*What this task involves*
Reproduce verbatim the portion of the material that begins with the line containing "In this image, which" and ends with the line containing "By looking at", including both of those lines.

*Saved data entries*
# # #
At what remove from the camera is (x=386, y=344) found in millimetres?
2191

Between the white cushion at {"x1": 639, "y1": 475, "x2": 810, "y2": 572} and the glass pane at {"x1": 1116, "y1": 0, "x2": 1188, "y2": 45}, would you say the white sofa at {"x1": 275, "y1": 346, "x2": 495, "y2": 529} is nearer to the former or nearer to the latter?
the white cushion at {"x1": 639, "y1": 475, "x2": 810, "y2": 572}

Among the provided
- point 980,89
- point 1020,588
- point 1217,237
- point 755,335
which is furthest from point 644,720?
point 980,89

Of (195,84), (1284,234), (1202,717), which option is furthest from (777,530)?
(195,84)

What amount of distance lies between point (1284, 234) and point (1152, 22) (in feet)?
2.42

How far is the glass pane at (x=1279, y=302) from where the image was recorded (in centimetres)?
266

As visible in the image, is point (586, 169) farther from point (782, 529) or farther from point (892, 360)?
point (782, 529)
# # #
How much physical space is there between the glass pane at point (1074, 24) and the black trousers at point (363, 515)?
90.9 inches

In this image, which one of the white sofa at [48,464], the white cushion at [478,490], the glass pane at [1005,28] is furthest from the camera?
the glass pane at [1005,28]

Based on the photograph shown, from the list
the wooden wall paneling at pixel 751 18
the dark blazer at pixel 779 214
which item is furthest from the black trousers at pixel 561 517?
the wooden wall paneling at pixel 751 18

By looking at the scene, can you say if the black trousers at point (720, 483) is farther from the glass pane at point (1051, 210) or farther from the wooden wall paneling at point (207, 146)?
# # #
*Reply*
In this image, which one of the white sofa at [48,464], the white cushion at [478,490], the glass pane at [1005,28] is furthest from the camera?
the glass pane at [1005,28]

Based on the photograph shown, from the list
the wooden wall paneling at pixel 751 18
the dark blazer at pixel 779 214
which item is furthest from the black trousers at pixel 561 517?
the wooden wall paneling at pixel 751 18

By looking at the scene, can you say if the black trousers at point (720, 483) is farther from the glass pane at point (1051, 210) or farther from the wooden wall paneling at point (207, 146)?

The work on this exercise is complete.